Başta hükümet üyeleri olmak üzere, İzmir Valisi, Emniyet Müdürü ve Milli Eğitim Müdürü'ne iki çift lafım var: Birincisi “mülteci, muhacir” kavramlarını gayet iyi bilirim. Üstelik kendimce İzmir tarihine de hâkim sayılırım. Siz bilmezsiniz ama İzmir’in son 150 yılındaki demografik değişimlerini de öğrendim, yazıyorum. Başta Alman ve İngilizler olmak üzere 100 yıl öncenin eli kanlı emperyalistlerinin Anadolu’ya kurdukları tezgâhı da, İzmir’deki kardeşlikleri bölmek için neler yaptıklarını da iyi bilirim. Ama sizi nezaketle ikaz ediyorum ki burası İzmir! Genlerinde, rüzgârında, güneşinde, suyunda, havasında, ekmeğinde o kadar çok sıkıntının izleri var ki… Vatandaşa doğru bilgi vermek zorundasınız! Manavkuyu’da, Bostanlı’da söyler misiniz kaç Suriyeli çocuk var? İzmir’de Suriyeli ya da Afgan veya Afrikalı yoğunluğun olduğu mahallelerde polis dâhil herkes uzaktan bakarken, Ankara’nın veya Avrupa’nın amacı nedir ki alakasız yerlerde zorla mülteci dayatması yapıyorsunuz?

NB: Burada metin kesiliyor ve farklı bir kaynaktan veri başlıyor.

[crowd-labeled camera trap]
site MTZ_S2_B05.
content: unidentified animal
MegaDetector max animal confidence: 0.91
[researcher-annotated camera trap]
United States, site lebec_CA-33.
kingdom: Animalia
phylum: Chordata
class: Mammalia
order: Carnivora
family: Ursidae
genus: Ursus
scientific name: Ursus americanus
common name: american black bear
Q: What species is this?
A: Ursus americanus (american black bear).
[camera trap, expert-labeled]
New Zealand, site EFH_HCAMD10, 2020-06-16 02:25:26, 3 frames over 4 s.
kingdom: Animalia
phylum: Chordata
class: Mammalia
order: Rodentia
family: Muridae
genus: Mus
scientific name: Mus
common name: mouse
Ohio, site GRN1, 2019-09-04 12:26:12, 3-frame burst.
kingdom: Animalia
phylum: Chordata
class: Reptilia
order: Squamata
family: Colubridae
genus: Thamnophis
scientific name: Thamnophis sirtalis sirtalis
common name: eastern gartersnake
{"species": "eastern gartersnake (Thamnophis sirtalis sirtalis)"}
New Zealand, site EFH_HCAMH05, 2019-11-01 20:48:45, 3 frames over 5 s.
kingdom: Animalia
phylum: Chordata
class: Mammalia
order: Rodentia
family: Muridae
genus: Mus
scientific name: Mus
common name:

Önce şu “milli tarih papağanı” sözde tarihçilerden uzak durup gerçekten objektif İzmir tarihi bilen akademisyen ve araştırmacılara sorun bir, 100 yıl önce neler olmuş İzmir’de?

Devlet, millete doğru bilgi vermek zorundadır. Unutulmasın devletin bekasının sigortası milletin selametidir. Milletin aklını bulandıranlar da tarihte hiç iyi hatırlanmaz.

Arapça ibareler neden var diye sorduk, apar topar silinmeye başlanmış. Buna ne gerek var? İzmir çok kültürlü yaşamayı hep lehine çevirmiş bir kent. Saklama, yok sayma hep akıllara başka şeyler getiriyor.

Bu konuda yazmaya devam edeceğim.

***

ŞİMDİDEN NOT ALIN

9 Eylül yaklaşıyor… “Kurtuluş ve Kuruluşun” ilk günüdür 9 Eylül. Son yıllarda bazı ruhsuzlar bu güne ilişkin saçmalasa da, İzmir için 9 Eylül yılın en aydınlık günüdür. Şimdiden söyleyeyim, daha sonra ayrıntı yazacağım. İzmir Büyükşehir Belediyesi, Kent Tarihi ve Tanıtımı Daire Başkanlığı, APİKAM bünyesinde günün aydınlığını yansıtacak üç günlük etkinlik planlıyor. APİKAM bahçesinde yapılacak bu etkinlikte söyleşiler, filmler (ayrıca yazacağım, merak edin) ve en çok da kitaplar olacak. Başkan Tunç Soyer’in talimatıyla 9 Eylül ruhu da 9 Eylül kokan Fuar da Apikam’da gündem olacak. İZELMAN yayınlarının da olacağı etkinliklere şimdiden hazırlanın. Bir yandan Kültür Zirvesi diğer yandan Fuar ve APİKAM etkinlikleri derken Eylül, aydınlanmanın tüm ışığını İzmir’e yansıtacak.